Items from a data source.
BEGIN
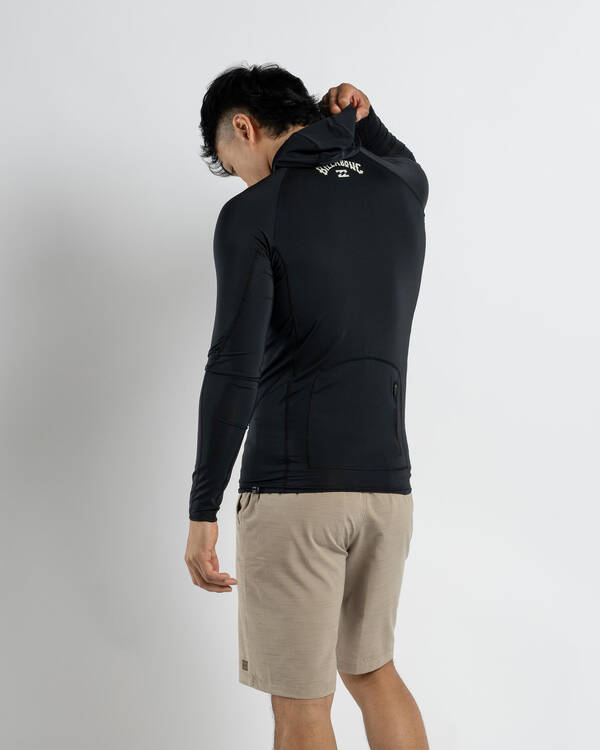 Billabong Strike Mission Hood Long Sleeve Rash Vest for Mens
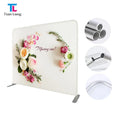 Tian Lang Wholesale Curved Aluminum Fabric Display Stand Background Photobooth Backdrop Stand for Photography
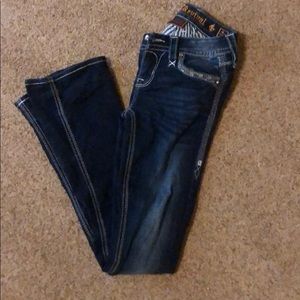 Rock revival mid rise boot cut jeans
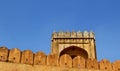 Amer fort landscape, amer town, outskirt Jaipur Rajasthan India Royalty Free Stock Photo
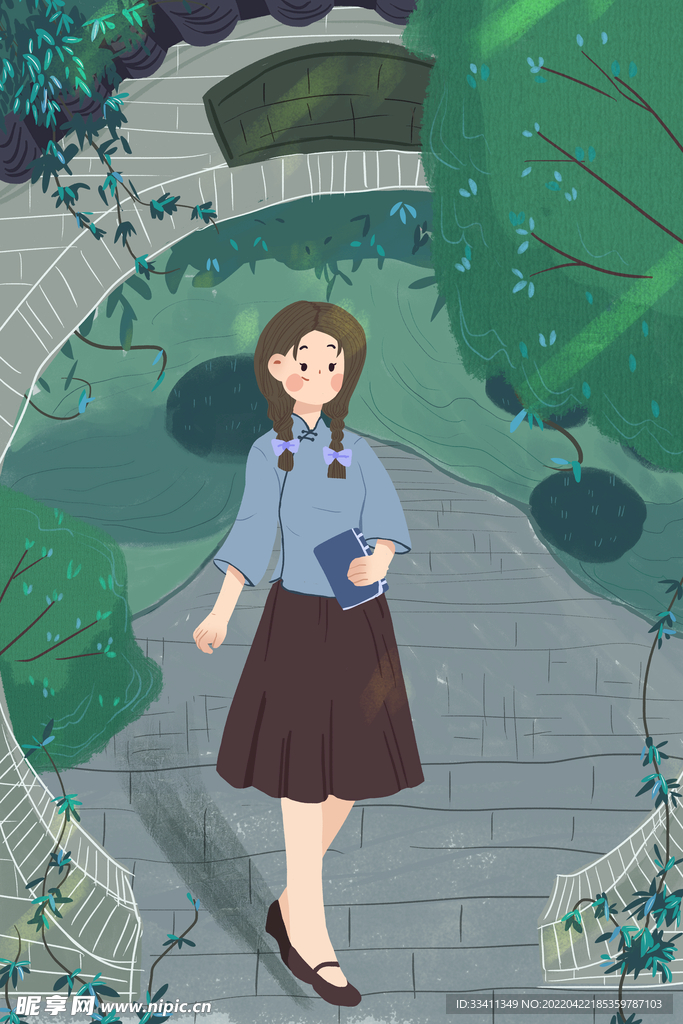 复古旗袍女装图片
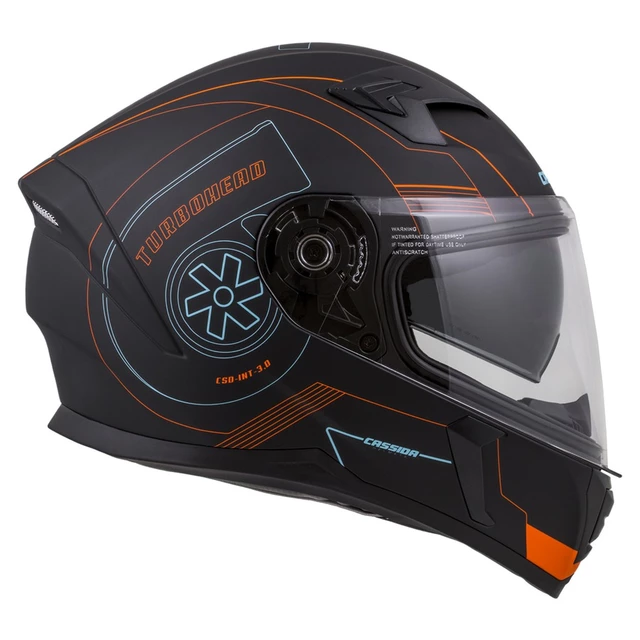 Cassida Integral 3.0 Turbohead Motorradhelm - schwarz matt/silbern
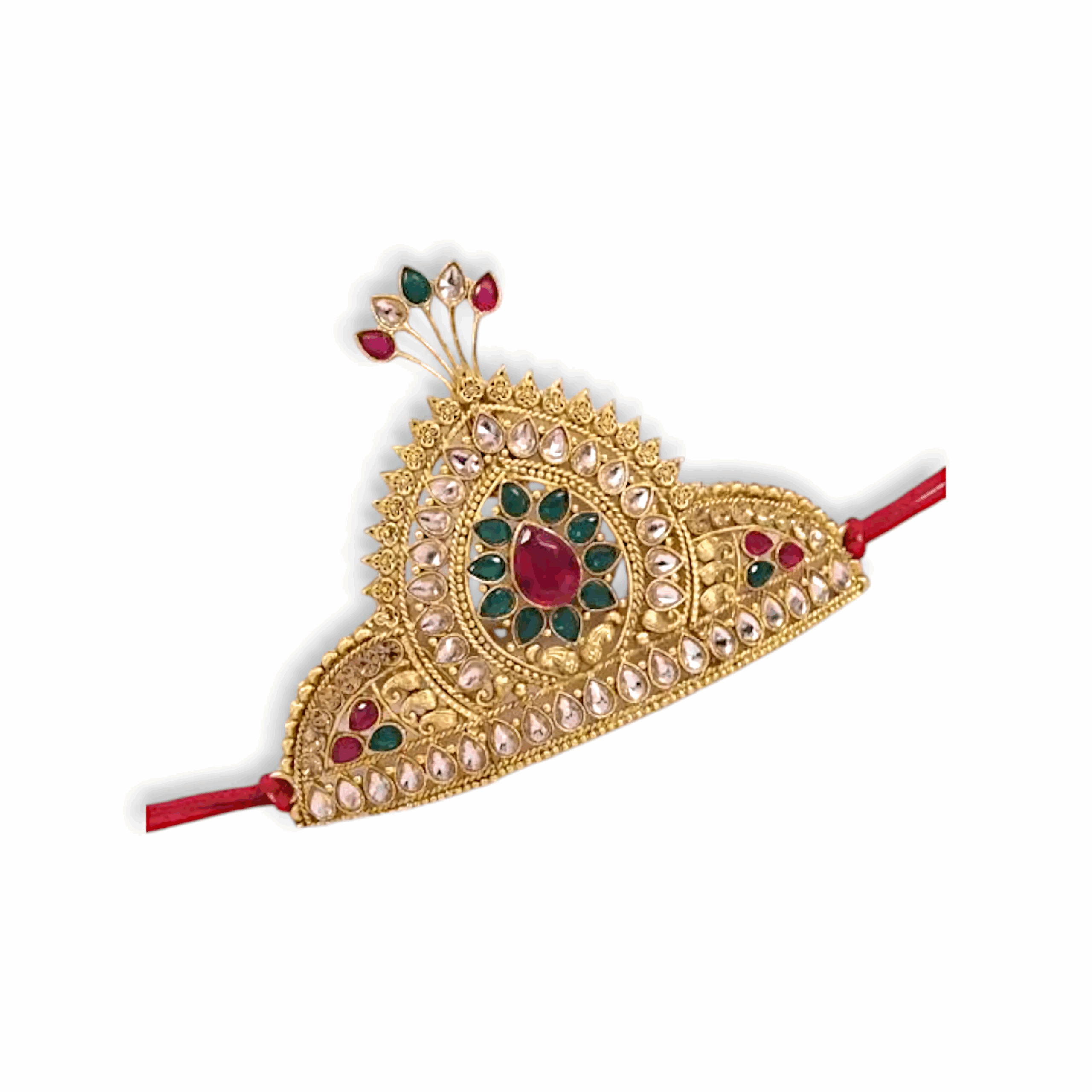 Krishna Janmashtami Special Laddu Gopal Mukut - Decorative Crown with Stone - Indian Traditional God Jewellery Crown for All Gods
END
ACTION ITEM. The lines from the start of the data through the line that contains "Amer fort landscape, amer" are to be returned exactly, please, with both ends included and every picture left out.

ANSWER.
 Billabong Strike Mission Hood Long Sleeve Rash Vest for Mens
 Tian Lang Wholesale Curved Aluminum Fabric Display Stand Background Photobooth Backdrop Stand for Photography
 Rock revival mid rise boot cut jeans
 Amer fort landscape, amer town, outskirt Jaipur Rajasthan India Royalty Free Stock Photo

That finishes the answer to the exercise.